La régularité de ces pentes un peu moins raides que la moyenne, et la proximité de Saint-Pierre, ont favorisé le développement de l’urbanisation diffuse à partir de voies tracées parallèlement aux courbes de niveaux et à distances à peu près régulières : Ligne Paradis, Ligne des Bambous, Ligne des quatre-cents, ligne des six-cents, D 27, route des Caféiers. Avec le développement urbain également au fil des routes grimpant la pente, en particulier de la RN 3, c’est au total une très vaste conurbation qui est en passe de se constituer, aussi vaste que Paris… mais treize fois moins dense.
Communes concernées : Saint-Pierre, le Tampon
Unités de paysages
locales
6b. Les pentes du Tampon
Le littoral de Saint-Pierre et des pentes cultivées
Occupé par la ville de Saint-Pierre et l’aéroport, ses espaces agricoles sont soumis à de fortes pressions de développement.
Les pentes du Tampon
Elles forment les plus longues pentes urbanisées de façon quasi-continue, de 100 à 1 300 m d’altitude.
Caractéristiques
paysagères
Une plaine alluviale cultivée.
Une reconquête littorale initiée sur une côte ventée et aride.

-- CONSIGNES --
1 > Recopiez le passage du texte sur les pentes du Tampon qui va de « La régularité de » jusqu'à « pressions de développement. ».
2 > D'après le texte sur les pentes du Tampon, entre quelles altitudes ces pentes sont-elles urbanisées de façon quasi continue ?
3 > Reprenez le texte sur les pentes du Tampon là où il s'arrête et poursuivez-le.

-- DONNÉES EXTRAITES --
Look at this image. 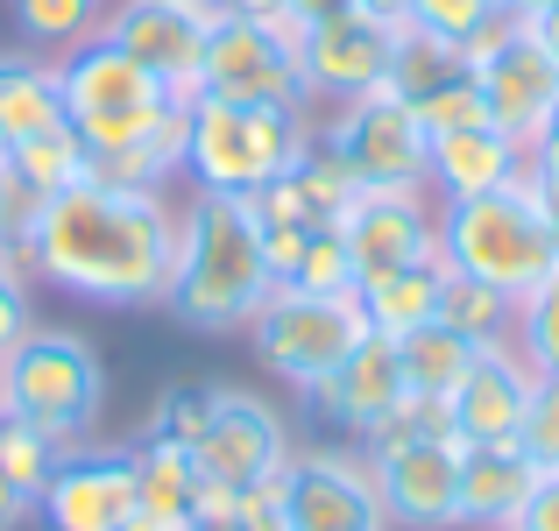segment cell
Wrapping results in <instances>:
<instances>
[{
	"label": "cell",
	"mask_w": 559,
	"mask_h": 531,
	"mask_svg": "<svg viewBox=\"0 0 559 531\" xmlns=\"http://www.w3.org/2000/svg\"><path fill=\"white\" fill-rule=\"evenodd\" d=\"M22 262L36 284L85 305H114V312L164 305L178 262V205L164 191H121L85 177L36 205Z\"/></svg>",
	"instance_id": "obj_1"
},
{
	"label": "cell",
	"mask_w": 559,
	"mask_h": 531,
	"mask_svg": "<svg viewBox=\"0 0 559 531\" xmlns=\"http://www.w3.org/2000/svg\"><path fill=\"white\" fill-rule=\"evenodd\" d=\"M276 276L262 256L255 199L241 191H191L178 205V262H170L164 312L191 333H248L270 305Z\"/></svg>",
	"instance_id": "obj_2"
},
{
	"label": "cell",
	"mask_w": 559,
	"mask_h": 531,
	"mask_svg": "<svg viewBox=\"0 0 559 531\" xmlns=\"http://www.w3.org/2000/svg\"><path fill=\"white\" fill-rule=\"evenodd\" d=\"M439 256H447L453 276H475V284L503 291V298L518 305L559 262V220L532 191V177H518V185H503V191L439 205Z\"/></svg>",
	"instance_id": "obj_3"
},
{
	"label": "cell",
	"mask_w": 559,
	"mask_h": 531,
	"mask_svg": "<svg viewBox=\"0 0 559 531\" xmlns=\"http://www.w3.org/2000/svg\"><path fill=\"white\" fill-rule=\"evenodd\" d=\"M305 107H255V99H185V185L191 191H241L255 199L276 185L312 142Z\"/></svg>",
	"instance_id": "obj_4"
},
{
	"label": "cell",
	"mask_w": 559,
	"mask_h": 531,
	"mask_svg": "<svg viewBox=\"0 0 559 531\" xmlns=\"http://www.w3.org/2000/svg\"><path fill=\"white\" fill-rule=\"evenodd\" d=\"M0 368H8V418L36 425L64 453L93 439L99 411H107V368H99V347L79 327H43L36 319Z\"/></svg>",
	"instance_id": "obj_5"
},
{
	"label": "cell",
	"mask_w": 559,
	"mask_h": 531,
	"mask_svg": "<svg viewBox=\"0 0 559 531\" xmlns=\"http://www.w3.org/2000/svg\"><path fill=\"white\" fill-rule=\"evenodd\" d=\"M57 99H64V121L85 135V150H114V142L156 128L164 114H178L185 99L170 93L156 71H142L121 43L99 28L93 43L57 57Z\"/></svg>",
	"instance_id": "obj_6"
},
{
	"label": "cell",
	"mask_w": 559,
	"mask_h": 531,
	"mask_svg": "<svg viewBox=\"0 0 559 531\" xmlns=\"http://www.w3.org/2000/svg\"><path fill=\"white\" fill-rule=\"evenodd\" d=\"M369 333V312H361V291H341V298H312V291H270L255 319H248V347L270 368L284 390H312L347 347Z\"/></svg>",
	"instance_id": "obj_7"
},
{
	"label": "cell",
	"mask_w": 559,
	"mask_h": 531,
	"mask_svg": "<svg viewBox=\"0 0 559 531\" xmlns=\"http://www.w3.org/2000/svg\"><path fill=\"white\" fill-rule=\"evenodd\" d=\"M461 50H467V71H475L481 99H489V121L510 142H532L559 107V57L546 50V36L532 22H518V14H496Z\"/></svg>",
	"instance_id": "obj_8"
},
{
	"label": "cell",
	"mask_w": 559,
	"mask_h": 531,
	"mask_svg": "<svg viewBox=\"0 0 559 531\" xmlns=\"http://www.w3.org/2000/svg\"><path fill=\"white\" fill-rule=\"evenodd\" d=\"M319 135L333 142L355 185H425V164H432V135H425L418 107H404L396 93H361L347 107H326L312 114Z\"/></svg>",
	"instance_id": "obj_9"
},
{
	"label": "cell",
	"mask_w": 559,
	"mask_h": 531,
	"mask_svg": "<svg viewBox=\"0 0 559 531\" xmlns=\"http://www.w3.org/2000/svg\"><path fill=\"white\" fill-rule=\"evenodd\" d=\"M199 93L205 99H255V107H305L298 22H213L205 64H199Z\"/></svg>",
	"instance_id": "obj_10"
},
{
	"label": "cell",
	"mask_w": 559,
	"mask_h": 531,
	"mask_svg": "<svg viewBox=\"0 0 559 531\" xmlns=\"http://www.w3.org/2000/svg\"><path fill=\"white\" fill-rule=\"evenodd\" d=\"M333 234L355 256V276L376 284L390 270H411V262L439 256V199L425 185H361L341 205Z\"/></svg>",
	"instance_id": "obj_11"
},
{
	"label": "cell",
	"mask_w": 559,
	"mask_h": 531,
	"mask_svg": "<svg viewBox=\"0 0 559 531\" xmlns=\"http://www.w3.org/2000/svg\"><path fill=\"white\" fill-rule=\"evenodd\" d=\"M290 531H390L376 461L361 447H298L284 468Z\"/></svg>",
	"instance_id": "obj_12"
},
{
	"label": "cell",
	"mask_w": 559,
	"mask_h": 531,
	"mask_svg": "<svg viewBox=\"0 0 559 531\" xmlns=\"http://www.w3.org/2000/svg\"><path fill=\"white\" fill-rule=\"evenodd\" d=\"M290 453H298V447H290L284 411H276L262 390H234V382H219V390H213V418H205L199 439H191V468H199L205 482L248 489V482H262V475H284Z\"/></svg>",
	"instance_id": "obj_13"
},
{
	"label": "cell",
	"mask_w": 559,
	"mask_h": 531,
	"mask_svg": "<svg viewBox=\"0 0 559 531\" xmlns=\"http://www.w3.org/2000/svg\"><path fill=\"white\" fill-rule=\"evenodd\" d=\"M382 64H390V28L369 22L361 8H341L326 22L298 28V79H305V107L312 114L376 93Z\"/></svg>",
	"instance_id": "obj_14"
},
{
	"label": "cell",
	"mask_w": 559,
	"mask_h": 531,
	"mask_svg": "<svg viewBox=\"0 0 559 531\" xmlns=\"http://www.w3.org/2000/svg\"><path fill=\"white\" fill-rule=\"evenodd\" d=\"M219 14L205 0H114L107 8V36L135 57L142 71L170 85L178 99L199 93V64H205V36Z\"/></svg>",
	"instance_id": "obj_15"
},
{
	"label": "cell",
	"mask_w": 559,
	"mask_h": 531,
	"mask_svg": "<svg viewBox=\"0 0 559 531\" xmlns=\"http://www.w3.org/2000/svg\"><path fill=\"white\" fill-rule=\"evenodd\" d=\"M369 461L390 531H461V439H404Z\"/></svg>",
	"instance_id": "obj_16"
},
{
	"label": "cell",
	"mask_w": 559,
	"mask_h": 531,
	"mask_svg": "<svg viewBox=\"0 0 559 531\" xmlns=\"http://www.w3.org/2000/svg\"><path fill=\"white\" fill-rule=\"evenodd\" d=\"M36 518L50 531H128L135 518V453L128 447H71L43 482Z\"/></svg>",
	"instance_id": "obj_17"
},
{
	"label": "cell",
	"mask_w": 559,
	"mask_h": 531,
	"mask_svg": "<svg viewBox=\"0 0 559 531\" xmlns=\"http://www.w3.org/2000/svg\"><path fill=\"white\" fill-rule=\"evenodd\" d=\"M396 397H404V368H396V341L390 333H361L355 347L341 354V362L326 368V376L305 390V411H312L326 433L341 439H369L382 418L396 411Z\"/></svg>",
	"instance_id": "obj_18"
},
{
	"label": "cell",
	"mask_w": 559,
	"mask_h": 531,
	"mask_svg": "<svg viewBox=\"0 0 559 531\" xmlns=\"http://www.w3.org/2000/svg\"><path fill=\"white\" fill-rule=\"evenodd\" d=\"M532 390H538V368L524 362L510 341L481 347L475 368L461 376V390L447 397L453 439H461V447H518L524 411H532Z\"/></svg>",
	"instance_id": "obj_19"
},
{
	"label": "cell",
	"mask_w": 559,
	"mask_h": 531,
	"mask_svg": "<svg viewBox=\"0 0 559 531\" xmlns=\"http://www.w3.org/2000/svg\"><path fill=\"white\" fill-rule=\"evenodd\" d=\"M355 170L333 156V142L312 128V142H305V156L290 164L276 185H262L255 191V220L262 227H305V234H319V227H333L341 220V205L355 199Z\"/></svg>",
	"instance_id": "obj_20"
},
{
	"label": "cell",
	"mask_w": 559,
	"mask_h": 531,
	"mask_svg": "<svg viewBox=\"0 0 559 531\" xmlns=\"http://www.w3.org/2000/svg\"><path fill=\"white\" fill-rule=\"evenodd\" d=\"M524 177V142H510L503 128H461V135H432V164H425V191L439 205L447 199H481Z\"/></svg>",
	"instance_id": "obj_21"
},
{
	"label": "cell",
	"mask_w": 559,
	"mask_h": 531,
	"mask_svg": "<svg viewBox=\"0 0 559 531\" xmlns=\"http://www.w3.org/2000/svg\"><path fill=\"white\" fill-rule=\"evenodd\" d=\"M538 468L524 447H461V531H510Z\"/></svg>",
	"instance_id": "obj_22"
},
{
	"label": "cell",
	"mask_w": 559,
	"mask_h": 531,
	"mask_svg": "<svg viewBox=\"0 0 559 531\" xmlns=\"http://www.w3.org/2000/svg\"><path fill=\"white\" fill-rule=\"evenodd\" d=\"M467 79V50L453 36H439V28L425 22H396L390 28V64H382V93H396L404 107H425V99L439 93V85Z\"/></svg>",
	"instance_id": "obj_23"
},
{
	"label": "cell",
	"mask_w": 559,
	"mask_h": 531,
	"mask_svg": "<svg viewBox=\"0 0 559 531\" xmlns=\"http://www.w3.org/2000/svg\"><path fill=\"white\" fill-rule=\"evenodd\" d=\"M93 177L99 185H121V191H170L185 185V107L164 114L156 128L114 142V150H93Z\"/></svg>",
	"instance_id": "obj_24"
},
{
	"label": "cell",
	"mask_w": 559,
	"mask_h": 531,
	"mask_svg": "<svg viewBox=\"0 0 559 531\" xmlns=\"http://www.w3.org/2000/svg\"><path fill=\"white\" fill-rule=\"evenodd\" d=\"M64 121V99H57V64L36 50H0V156L14 142L43 135V128Z\"/></svg>",
	"instance_id": "obj_25"
},
{
	"label": "cell",
	"mask_w": 559,
	"mask_h": 531,
	"mask_svg": "<svg viewBox=\"0 0 559 531\" xmlns=\"http://www.w3.org/2000/svg\"><path fill=\"white\" fill-rule=\"evenodd\" d=\"M439 298H447V256H425L411 270H390L376 284H361V312H369L376 333H411V327H432Z\"/></svg>",
	"instance_id": "obj_26"
},
{
	"label": "cell",
	"mask_w": 559,
	"mask_h": 531,
	"mask_svg": "<svg viewBox=\"0 0 559 531\" xmlns=\"http://www.w3.org/2000/svg\"><path fill=\"white\" fill-rule=\"evenodd\" d=\"M0 164H8V177L28 191V199H57V191H71V185L93 177V150H85V135L71 121H57V128H43V135L14 142Z\"/></svg>",
	"instance_id": "obj_27"
},
{
	"label": "cell",
	"mask_w": 559,
	"mask_h": 531,
	"mask_svg": "<svg viewBox=\"0 0 559 531\" xmlns=\"http://www.w3.org/2000/svg\"><path fill=\"white\" fill-rule=\"evenodd\" d=\"M475 354L481 347L467 341V333H453L447 319L396 333V368H404V390H418V397H453V390H461V376L475 368Z\"/></svg>",
	"instance_id": "obj_28"
},
{
	"label": "cell",
	"mask_w": 559,
	"mask_h": 531,
	"mask_svg": "<svg viewBox=\"0 0 559 531\" xmlns=\"http://www.w3.org/2000/svg\"><path fill=\"white\" fill-rule=\"evenodd\" d=\"M128 453H135V510H150V518H191V489H199L191 447H170V439L135 433Z\"/></svg>",
	"instance_id": "obj_29"
},
{
	"label": "cell",
	"mask_w": 559,
	"mask_h": 531,
	"mask_svg": "<svg viewBox=\"0 0 559 531\" xmlns=\"http://www.w3.org/2000/svg\"><path fill=\"white\" fill-rule=\"evenodd\" d=\"M107 8L114 0H14V28H22V43L36 57H64L79 50V43H93L99 28H107Z\"/></svg>",
	"instance_id": "obj_30"
},
{
	"label": "cell",
	"mask_w": 559,
	"mask_h": 531,
	"mask_svg": "<svg viewBox=\"0 0 559 531\" xmlns=\"http://www.w3.org/2000/svg\"><path fill=\"white\" fill-rule=\"evenodd\" d=\"M439 319H447L453 333H467L475 347H496V341H510V319H518V305H510L503 291L475 284V276H453V270H447V298H439Z\"/></svg>",
	"instance_id": "obj_31"
},
{
	"label": "cell",
	"mask_w": 559,
	"mask_h": 531,
	"mask_svg": "<svg viewBox=\"0 0 559 531\" xmlns=\"http://www.w3.org/2000/svg\"><path fill=\"white\" fill-rule=\"evenodd\" d=\"M510 347H518L524 362L538 368V376H552V368H559V262H552V270L518 298V319H510Z\"/></svg>",
	"instance_id": "obj_32"
},
{
	"label": "cell",
	"mask_w": 559,
	"mask_h": 531,
	"mask_svg": "<svg viewBox=\"0 0 559 531\" xmlns=\"http://www.w3.org/2000/svg\"><path fill=\"white\" fill-rule=\"evenodd\" d=\"M213 390H219V382H205V376H178L150 404L142 433H150V439H170V447H191V439L205 433V418H213Z\"/></svg>",
	"instance_id": "obj_33"
},
{
	"label": "cell",
	"mask_w": 559,
	"mask_h": 531,
	"mask_svg": "<svg viewBox=\"0 0 559 531\" xmlns=\"http://www.w3.org/2000/svg\"><path fill=\"white\" fill-rule=\"evenodd\" d=\"M276 291H312V298H341V291H361V276H355V256H347V241H341V234H333V227H319L312 241H305L298 270H290Z\"/></svg>",
	"instance_id": "obj_34"
},
{
	"label": "cell",
	"mask_w": 559,
	"mask_h": 531,
	"mask_svg": "<svg viewBox=\"0 0 559 531\" xmlns=\"http://www.w3.org/2000/svg\"><path fill=\"white\" fill-rule=\"evenodd\" d=\"M57 461H64V447H50L36 425L0 418V475H8V482H22L28 496H43V482L57 475Z\"/></svg>",
	"instance_id": "obj_35"
},
{
	"label": "cell",
	"mask_w": 559,
	"mask_h": 531,
	"mask_svg": "<svg viewBox=\"0 0 559 531\" xmlns=\"http://www.w3.org/2000/svg\"><path fill=\"white\" fill-rule=\"evenodd\" d=\"M404 439H453V411H447V397H418V390H404L390 418H382L376 433L361 439V453H376V447H404Z\"/></svg>",
	"instance_id": "obj_36"
},
{
	"label": "cell",
	"mask_w": 559,
	"mask_h": 531,
	"mask_svg": "<svg viewBox=\"0 0 559 531\" xmlns=\"http://www.w3.org/2000/svg\"><path fill=\"white\" fill-rule=\"evenodd\" d=\"M418 121H425V135H461V128H489V99H481L475 71H467V79H453V85H439V93L418 107Z\"/></svg>",
	"instance_id": "obj_37"
},
{
	"label": "cell",
	"mask_w": 559,
	"mask_h": 531,
	"mask_svg": "<svg viewBox=\"0 0 559 531\" xmlns=\"http://www.w3.org/2000/svg\"><path fill=\"white\" fill-rule=\"evenodd\" d=\"M518 447L532 453V468H538V475H559V368H552V376H538V390H532V411H524Z\"/></svg>",
	"instance_id": "obj_38"
},
{
	"label": "cell",
	"mask_w": 559,
	"mask_h": 531,
	"mask_svg": "<svg viewBox=\"0 0 559 531\" xmlns=\"http://www.w3.org/2000/svg\"><path fill=\"white\" fill-rule=\"evenodd\" d=\"M496 14H503V0H411L404 22H425V28H439V36L467 43L475 28H489Z\"/></svg>",
	"instance_id": "obj_39"
},
{
	"label": "cell",
	"mask_w": 559,
	"mask_h": 531,
	"mask_svg": "<svg viewBox=\"0 0 559 531\" xmlns=\"http://www.w3.org/2000/svg\"><path fill=\"white\" fill-rule=\"evenodd\" d=\"M28 284H36V276H28L14 256H0V362H8V347L36 327V291Z\"/></svg>",
	"instance_id": "obj_40"
},
{
	"label": "cell",
	"mask_w": 559,
	"mask_h": 531,
	"mask_svg": "<svg viewBox=\"0 0 559 531\" xmlns=\"http://www.w3.org/2000/svg\"><path fill=\"white\" fill-rule=\"evenodd\" d=\"M290 468V461H284ZM234 531H290V504H284V475H262L241 489L234 504Z\"/></svg>",
	"instance_id": "obj_41"
},
{
	"label": "cell",
	"mask_w": 559,
	"mask_h": 531,
	"mask_svg": "<svg viewBox=\"0 0 559 531\" xmlns=\"http://www.w3.org/2000/svg\"><path fill=\"white\" fill-rule=\"evenodd\" d=\"M524 177H532V191L552 205V220H559V107H552V121L524 142Z\"/></svg>",
	"instance_id": "obj_42"
},
{
	"label": "cell",
	"mask_w": 559,
	"mask_h": 531,
	"mask_svg": "<svg viewBox=\"0 0 559 531\" xmlns=\"http://www.w3.org/2000/svg\"><path fill=\"white\" fill-rule=\"evenodd\" d=\"M510 531H559V475H538V489L524 496V510H518Z\"/></svg>",
	"instance_id": "obj_43"
},
{
	"label": "cell",
	"mask_w": 559,
	"mask_h": 531,
	"mask_svg": "<svg viewBox=\"0 0 559 531\" xmlns=\"http://www.w3.org/2000/svg\"><path fill=\"white\" fill-rule=\"evenodd\" d=\"M219 22H290V0H205Z\"/></svg>",
	"instance_id": "obj_44"
},
{
	"label": "cell",
	"mask_w": 559,
	"mask_h": 531,
	"mask_svg": "<svg viewBox=\"0 0 559 531\" xmlns=\"http://www.w3.org/2000/svg\"><path fill=\"white\" fill-rule=\"evenodd\" d=\"M28 518H36V496H28L22 482H8V475H0V531H22Z\"/></svg>",
	"instance_id": "obj_45"
},
{
	"label": "cell",
	"mask_w": 559,
	"mask_h": 531,
	"mask_svg": "<svg viewBox=\"0 0 559 531\" xmlns=\"http://www.w3.org/2000/svg\"><path fill=\"white\" fill-rule=\"evenodd\" d=\"M341 8H355V0H290V22H326V14H341Z\"/></svg>",
	"instance_id": "obj_46"
},
{
	"label": "cell",
	"mask_w": 559,
	"mask_h": 531,
	"mask_svg": "<svg viewBox=\"0 0 559 531\" xmlns=\"http://www.w3.org/2000/svg\"><path fill=\"white\" fill-rule=\"evenodd\" d=\"M355 8L369 14V22H382V28H396V22H404V14H411V0H355Z\"/></svg>",
	"instance_id": "obj_47"
},
{
	"label": "cell",
	"mask_w": 559,
	"mask_h": 531,
	"mask_svg": "<svg viewBox=\"0 0 559 531\" xmlns=\"http://www.w3.org/2000/svg\"><path fill=\"white\" fill-rule=\"evenodd\" d=\"M8 205H14V177H8V164H0V256H14V248H8ZM14 262H22V256H14Z\"/></svg>",
	"instance_id": "obj_48"
},
{
	"label": "cell",
	"mask_w": 559,
	"mask_h": 531,
	"mask_svg": "<svg viewBox=\"0 0 559 531\" xmlns=\"http://www.w3.org/2000/svg\"><path fill=\"white\" fill-rule=\"evenodd\" d=\"M546 8H559V0H503V14H518V22H538Z\"/></svg>",
	"instance_id": "obj_49"
},
{
	"label": "cell",
	"mask_w": 559,
	"mask_h": 531,
	"mask_svg": "<svg viewBox=\"0 0 559 531\" xmlns=\"http://www.w3.org/2000/svg\"><path fill=\"white\" fill-rule=\"evenodd\" d=\"M532 28H538V36H546V50L559 57V8H546V14H538V22H532Z\"/></svg>",
	"instance_id": "obj_50"
},
{
	"label": "cell",
	"mask_w": 559,
	"mask_h": 531,
	"mask_svg": "<svg viewBox=\"0 0 559 531\" xmlns=\"http://www.w3.org/2000/svg\"><path fill=\"white\" fill-rule=\"evenodd\" d=\"M0 418H8V368H0Z\"/></svg>",
	"instance_id": "obj_51"
},
{
	"label": "cell",
	"mask_w": 559,
	"mask_h": 531,
	"mask_svg": "<svg viewBox=\"0 0 559 531\" xmlns=\"http://www.w3.org/2000/svg\"><path fill=\"white\" fill-rule=\"evenodd\" d=\"M191 531H234V524H191Z\"/></svg>",
	"instance_id": "obj_52"
}]
</instances>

-- RÉSULTATS ATTENDUS --
1 >
La régularité de ces pentes un peu moins raides que la moyenne, et la proximité de Saint-Pierre, ont favorisé le développement de l’urbanisation diffuse à partir de voies tracées parallèlement aux courbes de niveaux et à distances à peu près régulières : Ligne Paradis, Ligne des Bambous, Ligne des quatre-cents, ligne des six-cents, D 27, route des Caféiers. Avec le développement urbain également au fil des routes grimpant la pente, en particulier de la RN 3, c’est au total une très vaste conurbation qui est en passe de se constituer, aussi vaste que Paris… mais treize fois moins dense.
Communes concernées : Saint-Pierre, le Tampon
Unités de paysages
locales
6b. Les pentes du Tampon
Le littoral de Saint-Pierre et des pentes cultivées
Occupé par la ville de Saint-Pierre et l’aéroport, ses espaces agricoles sont soumis à de fortes pressions de développement.

2 > De 100 à 1 300 m d'altitude.

3 >
De longues pentes régulières, largement colonisées par l’urbanisation
Une toile de fond grandiose offerte par le Dimitile
Une route stratégique, la RN 3
La RN3, une route stratégique importante, la seule à traverser l’île par l’intérieur. Elle est celle qui mène aux paysages exceptionnels de la plaine des Cafres et du massif du volcan.
Une urbanisation au fil de la route des Hautes Plaines (RN3), qui monte vers la Plaine des Cafres. Elle compromet l’existence même du paysage de pente dans la mesure où elle tend à remettre en cause la perception du paysage.
Saint-Pierre, une ville tournée vers la mer, au patrimoine architectural remarquable et fragile
Saint-Pierre, ville coloniale dont le plan en damier libère des vues intéressantes sur le littoral et présente un patrimoine architectural de qualité. Cette ville pauvre en espace de nature et de respiration, ne présente pas de continuité écologique. Même les ravines sont effacées et dégradées.
Attrait de la ville de Saint-Pierre historiquement tournée vers la mer, cas unique à La Réunion. Confortement de la reconquête littorale par l’aménagement du port et d’espaces publics le long de la plage, profitant de l’ombrage des vieux badamiers de l’arrière-plage littorale.
Le passage du TCSP (Transport en commun en Site Propre) de la CIVIS a favorisé la recomposition d’espaces publics sur le pourtour de l’axe (place de la Poste, Gare routière et place du marché etc.) et permis de réinscrire la présence d’espaces de nature dans la ville. D’autres projets structurants en cœur de ville poursuivent cette dynamique : le parc des Berges (de la Rivière d’Abord), la requalification du parc de l’hôtel de ville etc.).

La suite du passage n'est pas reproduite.